O Supremo Tribunal Federal (STF) realizará nesta quarta-feira (16) um julgamento que talvez fosse desnecessário se o Legislativo tivesse feito seu próprio trabalho.
Trata-se de, a pedido do PC do B, dissipar dúvidas relativas aos ritos que devem ser observados durante o processo de afastamento da presidente Dilma Rousseff (PT).
As incertezas são variadas. Editada em 1950, a lei que regula o impeachment (1.079) abriga até hoje inúmeros dispositivos procedimentais que conflitam com a Constituição de 1988. O mesmo pode ser dito em relação aos regimentos internos da Câmara dos Deputados e do Senado, embora esses passem por frequentes atualizações.
Tome-se a comissão especial que analisará o impeachment. A lei 1.079 estatui que esse colegiado será eleito, mas não diz de que modo (art. 19). Como o regimento da Câmara prescreve escrutínio secreto (art. 188, III), o presidente da Casa, Eduardo Cunha (PMDB-RJ), adotou essa forma de votação.
Entre as questões que ora compete ao Supremo decidir está essa determinação de Cunha.
Nesse ponto, contudo, não parece haver maiores dificuldades. O STF já definiu que as exceções ao princípio da publicidade nas deliberações parlamentares devem estar explícitas na Constituição, e não é esse o caso da comissão especial. Faz sentido, pois o cidadão tem todo o direito de saber como vota seu representante no Congresso.

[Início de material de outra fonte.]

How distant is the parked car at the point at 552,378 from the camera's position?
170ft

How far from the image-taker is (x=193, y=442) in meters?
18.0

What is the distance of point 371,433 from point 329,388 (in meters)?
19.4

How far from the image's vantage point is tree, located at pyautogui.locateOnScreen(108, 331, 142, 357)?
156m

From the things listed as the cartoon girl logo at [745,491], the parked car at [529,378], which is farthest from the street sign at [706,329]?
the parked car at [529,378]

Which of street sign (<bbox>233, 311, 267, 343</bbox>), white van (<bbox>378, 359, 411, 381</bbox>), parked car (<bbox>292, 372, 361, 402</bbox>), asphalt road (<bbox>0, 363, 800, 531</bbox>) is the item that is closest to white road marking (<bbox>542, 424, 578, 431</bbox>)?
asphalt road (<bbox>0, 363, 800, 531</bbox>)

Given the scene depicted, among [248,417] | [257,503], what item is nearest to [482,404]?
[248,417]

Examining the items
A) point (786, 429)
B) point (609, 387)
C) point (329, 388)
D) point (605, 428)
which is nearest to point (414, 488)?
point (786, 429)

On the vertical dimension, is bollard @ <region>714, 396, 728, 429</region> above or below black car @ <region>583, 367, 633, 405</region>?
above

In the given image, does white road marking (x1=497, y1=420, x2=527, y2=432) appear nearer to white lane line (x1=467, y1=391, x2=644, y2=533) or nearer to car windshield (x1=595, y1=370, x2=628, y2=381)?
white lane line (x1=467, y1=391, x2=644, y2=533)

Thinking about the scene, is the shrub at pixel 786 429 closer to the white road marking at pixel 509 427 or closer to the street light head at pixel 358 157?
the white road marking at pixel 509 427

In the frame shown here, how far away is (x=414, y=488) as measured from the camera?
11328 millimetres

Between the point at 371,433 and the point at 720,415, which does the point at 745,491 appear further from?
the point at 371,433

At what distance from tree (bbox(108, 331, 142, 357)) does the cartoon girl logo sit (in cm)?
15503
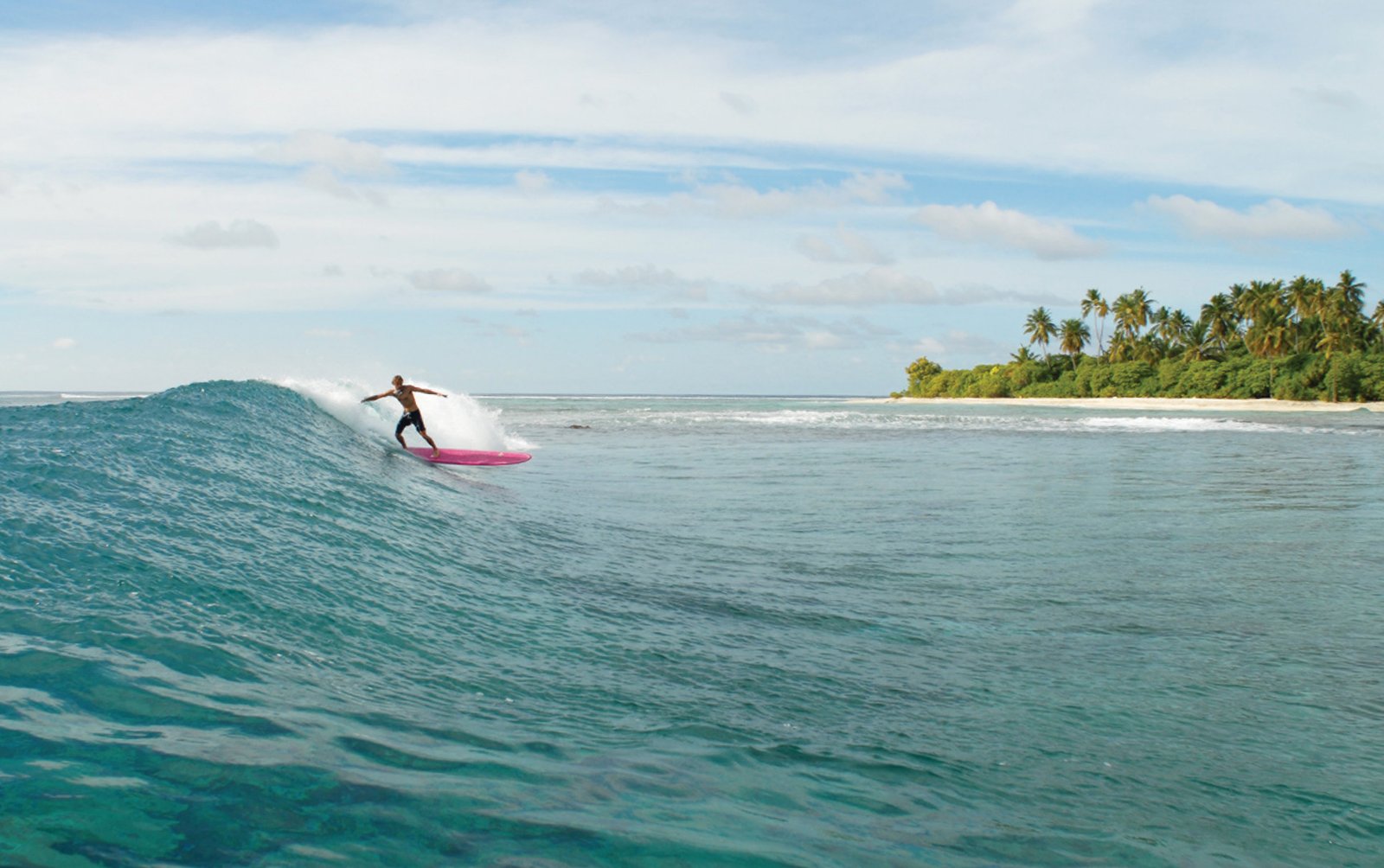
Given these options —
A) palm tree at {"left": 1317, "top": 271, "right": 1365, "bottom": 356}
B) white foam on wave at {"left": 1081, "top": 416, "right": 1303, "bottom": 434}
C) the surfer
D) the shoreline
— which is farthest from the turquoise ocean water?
palm tree at {"left": 1317, "top": 271, "right": 1365, "bottom": 356}

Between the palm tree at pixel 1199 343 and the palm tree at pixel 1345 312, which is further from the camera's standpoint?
Result: the palm tree at pixel 1199 343

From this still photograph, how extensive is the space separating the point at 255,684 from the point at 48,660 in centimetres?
121

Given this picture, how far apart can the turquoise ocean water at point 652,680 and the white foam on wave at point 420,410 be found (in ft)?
26.4

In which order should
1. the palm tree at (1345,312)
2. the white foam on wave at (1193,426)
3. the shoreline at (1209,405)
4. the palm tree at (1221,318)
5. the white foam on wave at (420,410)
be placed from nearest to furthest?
the white foam on wave at (420,410) → the white foam on wave at (1193,426) → the shoreline at (1209,405) → the palm tree at (1345,312) → the palm tree at (1221,318)

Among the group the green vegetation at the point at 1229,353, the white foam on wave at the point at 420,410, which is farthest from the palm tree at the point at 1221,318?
the white foam on wave at the point at 420,410

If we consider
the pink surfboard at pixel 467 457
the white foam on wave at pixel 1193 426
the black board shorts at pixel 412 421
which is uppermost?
the black board shorts at pixel 412 421

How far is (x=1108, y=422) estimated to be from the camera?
189ft

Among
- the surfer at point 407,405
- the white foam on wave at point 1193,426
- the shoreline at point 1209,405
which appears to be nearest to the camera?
the surfer at point 407,405

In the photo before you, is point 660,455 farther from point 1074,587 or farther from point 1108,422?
point 1108,422

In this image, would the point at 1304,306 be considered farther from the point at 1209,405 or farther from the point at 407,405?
the point at 407,405

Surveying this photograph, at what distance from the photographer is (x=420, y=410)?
28.4 m

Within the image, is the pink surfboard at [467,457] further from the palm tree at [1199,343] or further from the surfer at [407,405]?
the palm tree at [1199,343]

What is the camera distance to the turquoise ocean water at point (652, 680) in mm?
4254

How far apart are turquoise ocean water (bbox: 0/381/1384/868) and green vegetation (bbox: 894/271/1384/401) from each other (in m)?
83.9
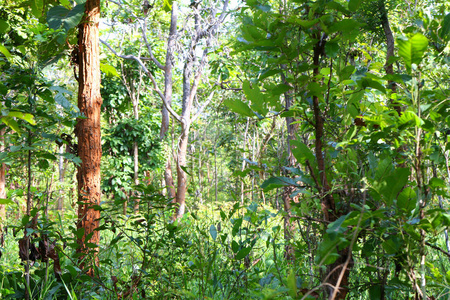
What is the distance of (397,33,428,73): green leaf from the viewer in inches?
33.0

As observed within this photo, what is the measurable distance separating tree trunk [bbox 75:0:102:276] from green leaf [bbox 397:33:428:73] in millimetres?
2308

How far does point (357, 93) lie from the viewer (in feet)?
3.63

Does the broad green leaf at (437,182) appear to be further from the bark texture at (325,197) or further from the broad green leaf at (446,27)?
the broad green leaf at (446,27)

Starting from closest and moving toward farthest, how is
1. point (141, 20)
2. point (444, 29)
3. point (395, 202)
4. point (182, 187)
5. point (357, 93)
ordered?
1. point (395, 202)
2. point (444, 29)
3. point (357, 93)
4. point (182, 187)
5. point (141, 20)

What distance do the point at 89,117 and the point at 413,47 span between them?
2.38 meters

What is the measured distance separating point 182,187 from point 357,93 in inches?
323

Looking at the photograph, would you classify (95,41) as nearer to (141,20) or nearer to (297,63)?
(297,63)

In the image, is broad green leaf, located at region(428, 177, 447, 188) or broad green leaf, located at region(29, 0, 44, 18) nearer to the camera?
broad green leaf, located at region(428, 177, 447, 188)

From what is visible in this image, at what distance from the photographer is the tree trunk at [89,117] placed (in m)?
2.59

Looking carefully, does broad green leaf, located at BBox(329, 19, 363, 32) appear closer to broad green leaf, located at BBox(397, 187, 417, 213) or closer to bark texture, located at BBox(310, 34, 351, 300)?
bark texture, located at BBox(310, 34, 351, 300)

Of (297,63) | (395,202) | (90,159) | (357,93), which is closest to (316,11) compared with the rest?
(297,63)

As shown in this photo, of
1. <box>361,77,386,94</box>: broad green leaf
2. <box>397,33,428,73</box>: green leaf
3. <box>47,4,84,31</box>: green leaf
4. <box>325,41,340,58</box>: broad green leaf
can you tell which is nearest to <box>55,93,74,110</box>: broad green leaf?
<box>47,4,84,31</box>: green leaf

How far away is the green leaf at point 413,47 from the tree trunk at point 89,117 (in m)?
2.31

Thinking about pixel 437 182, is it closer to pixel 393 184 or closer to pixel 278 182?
pixel 393 184
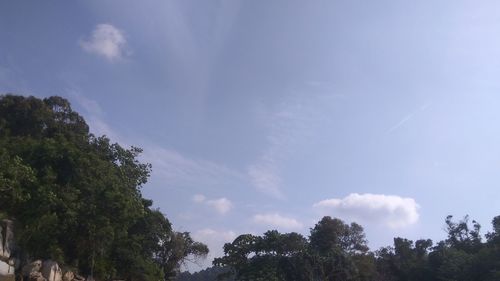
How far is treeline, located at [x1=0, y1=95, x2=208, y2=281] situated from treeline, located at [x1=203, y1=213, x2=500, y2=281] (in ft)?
31.8

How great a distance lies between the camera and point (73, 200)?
27453mm

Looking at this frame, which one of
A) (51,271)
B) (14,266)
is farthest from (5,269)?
(51,271)

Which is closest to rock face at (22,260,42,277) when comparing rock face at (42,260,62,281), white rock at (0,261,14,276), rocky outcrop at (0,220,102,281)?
rocky outcrop at (0,220,102,281)

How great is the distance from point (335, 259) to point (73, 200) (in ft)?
86.2

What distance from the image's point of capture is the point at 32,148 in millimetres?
29562

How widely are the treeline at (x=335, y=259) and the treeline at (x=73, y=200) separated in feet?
31.8

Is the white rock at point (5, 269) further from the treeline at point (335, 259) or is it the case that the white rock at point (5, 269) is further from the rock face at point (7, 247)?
the treeline at point (335, 259)

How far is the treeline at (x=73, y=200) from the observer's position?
2594 centimetres

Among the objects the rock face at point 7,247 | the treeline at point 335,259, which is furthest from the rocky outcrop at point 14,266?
the treeline at point 335,259

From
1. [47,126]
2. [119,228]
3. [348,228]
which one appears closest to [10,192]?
[119,228]

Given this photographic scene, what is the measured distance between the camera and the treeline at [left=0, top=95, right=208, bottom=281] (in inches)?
1021

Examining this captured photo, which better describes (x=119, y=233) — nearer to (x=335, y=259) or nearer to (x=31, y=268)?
(x=31, y=268)

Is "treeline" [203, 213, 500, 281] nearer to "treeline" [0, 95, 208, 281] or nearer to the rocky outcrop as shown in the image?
"treeline" [0, 95, 208, 281]

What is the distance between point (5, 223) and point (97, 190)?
509 cm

Outros temas, no entanto, têm potencial para suscitar debates acirrados. Um deles diz respeito ao momento em que se considera instaurado o processo contra o presidente da República no Senado. A discussão é das mais relevantes porque só então o chefe do Executivo será afastado do cargo.

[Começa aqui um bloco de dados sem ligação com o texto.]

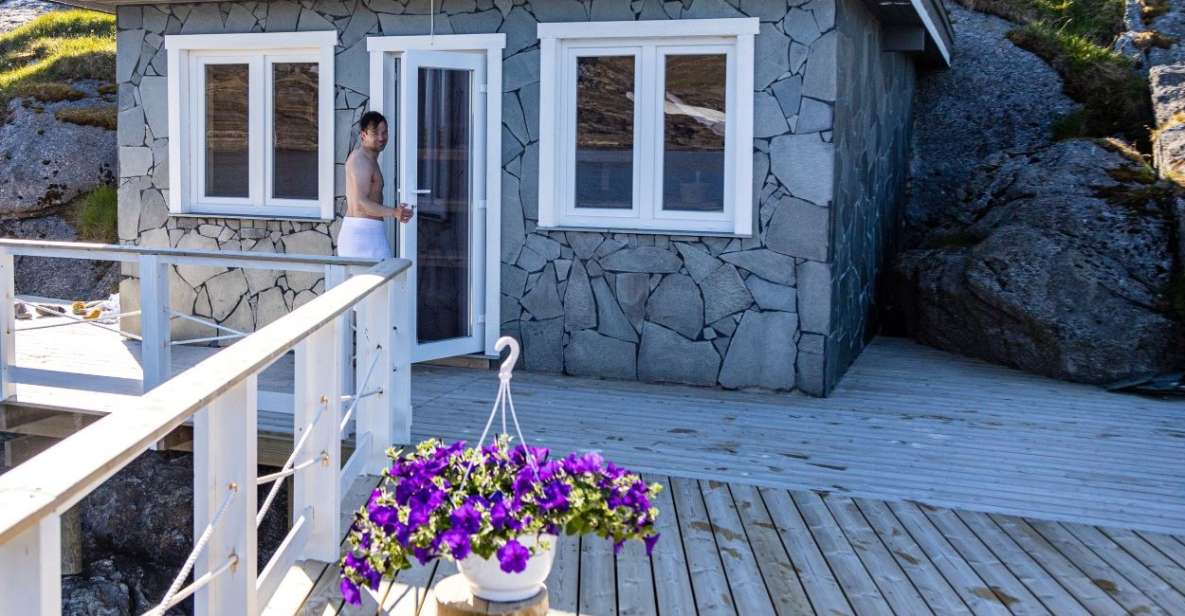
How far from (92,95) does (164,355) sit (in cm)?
978

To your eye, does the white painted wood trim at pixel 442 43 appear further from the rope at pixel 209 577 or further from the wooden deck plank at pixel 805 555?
the rope at pixel 209 577

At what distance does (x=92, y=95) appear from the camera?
15047 mm

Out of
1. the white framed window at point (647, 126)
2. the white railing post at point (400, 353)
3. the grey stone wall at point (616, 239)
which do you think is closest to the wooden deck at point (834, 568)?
the white railing post at point (400, 353)

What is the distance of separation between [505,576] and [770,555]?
179 centimetres

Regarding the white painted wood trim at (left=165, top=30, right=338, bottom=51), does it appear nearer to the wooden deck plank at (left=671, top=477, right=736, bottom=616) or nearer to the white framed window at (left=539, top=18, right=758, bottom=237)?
the white framed window at (left=539, top=18, right=758, bottom=237)

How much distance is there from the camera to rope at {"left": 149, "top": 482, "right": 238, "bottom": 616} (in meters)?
2.33

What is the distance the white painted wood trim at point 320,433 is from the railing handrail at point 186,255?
Answer: 1587 millimetres

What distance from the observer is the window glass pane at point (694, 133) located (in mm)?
7785

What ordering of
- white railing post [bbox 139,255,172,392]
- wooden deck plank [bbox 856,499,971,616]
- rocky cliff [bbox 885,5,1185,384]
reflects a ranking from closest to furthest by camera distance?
wooden deck plank [bbox 856,499,971,616] < white railing post [bbox 139,255,172,392] < rocky cliff [bbox 885,5,1185,384]

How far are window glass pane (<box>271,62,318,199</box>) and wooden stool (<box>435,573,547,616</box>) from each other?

Em seu parecer, o procurador-geral da República, Rodrigo Janot, defende, com razão, que se repita hoje o roteiro adotado à época de Fernando Collor, em 1992. Na ocasião, o início do processo no Senado só ocorreu após parecer de uma comissão especial da Casa ser aprovado pelo plenário.
Para a oposição, tal sugestão representa verdadeiro acinte; não caberia aos senadores rediscutir um juízo já proferido por pelo menos dois terços (342) dos deputados.

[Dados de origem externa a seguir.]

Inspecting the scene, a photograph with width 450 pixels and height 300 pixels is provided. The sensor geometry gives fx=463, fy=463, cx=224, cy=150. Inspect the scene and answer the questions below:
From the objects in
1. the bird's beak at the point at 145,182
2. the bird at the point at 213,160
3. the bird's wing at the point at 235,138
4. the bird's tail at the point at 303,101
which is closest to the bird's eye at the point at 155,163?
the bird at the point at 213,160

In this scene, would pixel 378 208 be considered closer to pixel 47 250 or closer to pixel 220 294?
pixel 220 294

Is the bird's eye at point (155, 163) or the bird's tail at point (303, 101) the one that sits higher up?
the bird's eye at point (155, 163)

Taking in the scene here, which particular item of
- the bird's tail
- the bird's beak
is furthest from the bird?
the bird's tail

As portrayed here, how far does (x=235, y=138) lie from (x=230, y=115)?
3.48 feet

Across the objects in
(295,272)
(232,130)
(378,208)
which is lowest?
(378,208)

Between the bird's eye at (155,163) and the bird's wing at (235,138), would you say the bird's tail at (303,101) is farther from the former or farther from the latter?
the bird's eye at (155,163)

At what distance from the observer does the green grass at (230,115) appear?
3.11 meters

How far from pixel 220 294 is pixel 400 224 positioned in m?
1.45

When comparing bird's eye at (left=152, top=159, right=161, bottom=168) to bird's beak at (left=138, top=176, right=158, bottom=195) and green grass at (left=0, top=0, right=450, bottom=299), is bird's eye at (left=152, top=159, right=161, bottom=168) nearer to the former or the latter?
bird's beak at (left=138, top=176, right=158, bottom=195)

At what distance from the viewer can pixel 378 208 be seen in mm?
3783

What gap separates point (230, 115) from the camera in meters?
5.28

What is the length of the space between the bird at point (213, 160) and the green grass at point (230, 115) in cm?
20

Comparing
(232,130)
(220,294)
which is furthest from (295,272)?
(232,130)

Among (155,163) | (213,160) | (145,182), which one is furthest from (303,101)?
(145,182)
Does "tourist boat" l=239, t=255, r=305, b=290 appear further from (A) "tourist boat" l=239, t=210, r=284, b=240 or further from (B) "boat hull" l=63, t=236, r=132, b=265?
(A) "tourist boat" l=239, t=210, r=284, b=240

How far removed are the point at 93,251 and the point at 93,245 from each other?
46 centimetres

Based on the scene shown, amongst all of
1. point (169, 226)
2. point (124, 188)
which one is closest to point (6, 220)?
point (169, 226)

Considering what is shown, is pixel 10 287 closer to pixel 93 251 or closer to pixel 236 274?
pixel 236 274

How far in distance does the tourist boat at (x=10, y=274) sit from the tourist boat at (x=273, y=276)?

A divergência sobrevive porque o STF, nos julgamentos do caso Collor, não esgotou todas as dúvidas existentes –muitas das quais ligadas ao fato de que, quando se trata de impeachment, a Constituição de 1988 deu a cada uma das Casas do Legislativo um papel diferente daquele atribuído pela Carta de 1946.
A rigor, nem caberia ao Supremo estabelecer o procedimento em seus pormenores; essa é uma função do Congresso, a quem compete aprovar leis. Os legisladores, entretanto, falharam grosseiramente nessa missão –e é espantoso que ainda acusem o Judiciário de se imiscuir num assunto político.